About a month in to our daily drumming sessions, one of the staff met me in the hallway and said, “I noticed your guys finally changed up the rhythm.  That’s cool.”

I wish I’d taken that course in undergrad called Backhanded Compliments 101, because I think she just dished one out.

Since I’m not sure if you’re a music educator, I won’t bore you with the methods I used or the particular objectives I had in mind.  What’s important is that the guys were responsible for listening for empty space and filling it in with their own creation.  Some of them weren’t really comfortable with that.  For a long time, we ended up gravitating toward the same tempo with the same, slightly syncopated base rhythm.  No matter how we started off, someone pulled us to that comfortable place.

And then one day, someone got tired of the comfortable place.
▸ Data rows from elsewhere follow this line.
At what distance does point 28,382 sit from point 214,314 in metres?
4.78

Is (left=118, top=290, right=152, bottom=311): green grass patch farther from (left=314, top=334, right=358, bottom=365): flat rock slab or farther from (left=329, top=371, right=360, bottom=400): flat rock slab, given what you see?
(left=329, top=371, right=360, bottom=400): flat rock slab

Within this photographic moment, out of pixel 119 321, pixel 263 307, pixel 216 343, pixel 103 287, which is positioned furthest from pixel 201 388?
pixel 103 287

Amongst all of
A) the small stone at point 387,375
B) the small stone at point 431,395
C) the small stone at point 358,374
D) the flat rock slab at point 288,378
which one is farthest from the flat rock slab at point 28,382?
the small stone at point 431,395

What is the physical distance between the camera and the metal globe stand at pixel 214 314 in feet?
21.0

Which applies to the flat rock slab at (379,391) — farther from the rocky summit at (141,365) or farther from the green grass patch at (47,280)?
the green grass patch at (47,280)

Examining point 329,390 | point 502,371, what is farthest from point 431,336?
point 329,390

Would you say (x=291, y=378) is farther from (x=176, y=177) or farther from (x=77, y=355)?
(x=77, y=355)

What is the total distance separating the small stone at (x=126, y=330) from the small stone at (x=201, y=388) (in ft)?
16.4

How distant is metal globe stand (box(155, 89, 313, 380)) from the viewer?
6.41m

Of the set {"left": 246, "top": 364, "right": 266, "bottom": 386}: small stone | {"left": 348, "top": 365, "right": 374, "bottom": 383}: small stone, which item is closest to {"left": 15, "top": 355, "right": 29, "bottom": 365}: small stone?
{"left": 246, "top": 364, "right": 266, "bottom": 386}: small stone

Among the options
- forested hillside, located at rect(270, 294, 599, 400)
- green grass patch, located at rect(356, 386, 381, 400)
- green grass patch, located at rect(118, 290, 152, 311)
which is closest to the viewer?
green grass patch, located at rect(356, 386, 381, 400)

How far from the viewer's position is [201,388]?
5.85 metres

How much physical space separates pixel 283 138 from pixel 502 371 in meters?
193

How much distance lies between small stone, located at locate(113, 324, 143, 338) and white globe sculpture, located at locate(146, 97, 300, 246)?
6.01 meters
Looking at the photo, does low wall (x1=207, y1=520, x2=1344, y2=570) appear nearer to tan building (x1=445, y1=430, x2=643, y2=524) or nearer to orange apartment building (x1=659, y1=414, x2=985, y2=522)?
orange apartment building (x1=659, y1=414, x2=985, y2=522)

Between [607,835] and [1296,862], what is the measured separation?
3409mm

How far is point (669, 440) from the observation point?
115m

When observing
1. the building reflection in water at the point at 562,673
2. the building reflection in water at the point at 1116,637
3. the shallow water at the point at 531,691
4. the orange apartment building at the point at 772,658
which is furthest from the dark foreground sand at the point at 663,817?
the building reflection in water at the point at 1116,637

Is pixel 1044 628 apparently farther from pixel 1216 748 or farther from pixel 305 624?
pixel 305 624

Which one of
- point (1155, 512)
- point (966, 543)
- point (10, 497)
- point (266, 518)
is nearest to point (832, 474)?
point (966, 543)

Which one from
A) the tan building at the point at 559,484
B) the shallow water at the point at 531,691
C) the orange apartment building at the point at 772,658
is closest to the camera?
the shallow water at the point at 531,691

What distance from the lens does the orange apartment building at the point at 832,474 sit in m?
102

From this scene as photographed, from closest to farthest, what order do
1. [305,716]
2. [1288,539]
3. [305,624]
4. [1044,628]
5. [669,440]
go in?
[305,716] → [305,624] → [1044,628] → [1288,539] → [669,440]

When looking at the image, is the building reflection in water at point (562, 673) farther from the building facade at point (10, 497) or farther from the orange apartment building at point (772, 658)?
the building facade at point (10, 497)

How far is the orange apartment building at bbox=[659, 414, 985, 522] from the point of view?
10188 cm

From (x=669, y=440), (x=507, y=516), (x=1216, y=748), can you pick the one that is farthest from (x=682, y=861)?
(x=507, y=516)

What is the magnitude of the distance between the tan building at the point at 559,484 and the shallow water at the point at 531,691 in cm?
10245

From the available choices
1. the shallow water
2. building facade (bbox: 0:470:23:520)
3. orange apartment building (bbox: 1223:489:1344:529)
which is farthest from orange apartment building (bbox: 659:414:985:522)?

During one exercise, I tell kids to listen (duh,) loop (repeat a simple idea over and over,) and lay out (occasionally just stop playing.)  This student, whom we’ll call James, just stopped playing.  I thought he was quitting for the day, because that was his general mode of operation. Our boredom with the rhythm morphed into a tiny tension as we wondered if there would be yet another showdown between Mrs. Lutz and James.

It turns out that he was actually following my suggestion and laying out so that he could listen, because he dropped the most pleasing, unexpected little chain of sounds in the middle of that musical space.  It felt like watching somebody cleanly jump in between the double dutch ropes after 25 kids had gotten smacked with them.  We straightened in our chairs and shifted the congas on our feet.  (Conga stands? We don’t need no stinkin’ stands.)  Our eyes went to his hands, and naturally, those students less comfortable bringing new ideas to the table were glad to try out his.  They couldn’t help but be drawn down the new path, because James gave it energy and commitment when he offered up his new idea.  Pretty soon, he had us pushing the tempo. Once we felt the new groove, other kids had new ideas that now seemed so obvious, even though they’d felt dry for ideas for almost a month.

This moment isn’t just about drumming or music or high school boys in an alternative school.

  • Sometimes boredom is the mother of creativity.
  • The listen-loop-lay out idea is wisdom in action.
  • It’s normal to feel a little anxiety right before the change happens.
  • Bad ideas will fail, but sometimes so will good ideas offered without commitment and energy.
  • One new idea often leads to another.

And you know that yogurt popsicle I showed you?  That turned into my favorite ten minutes of the following day.  All three of my kids and I sat on the kitchen floor and and laughed and ate together. I will definitely be doing that again, if ever I find myself with yogurt on the brink of being unsafe to consume.  And that mobile tea party?  She played with it for at least 8 minutes.  I don’t care, because it just felt good to try something new.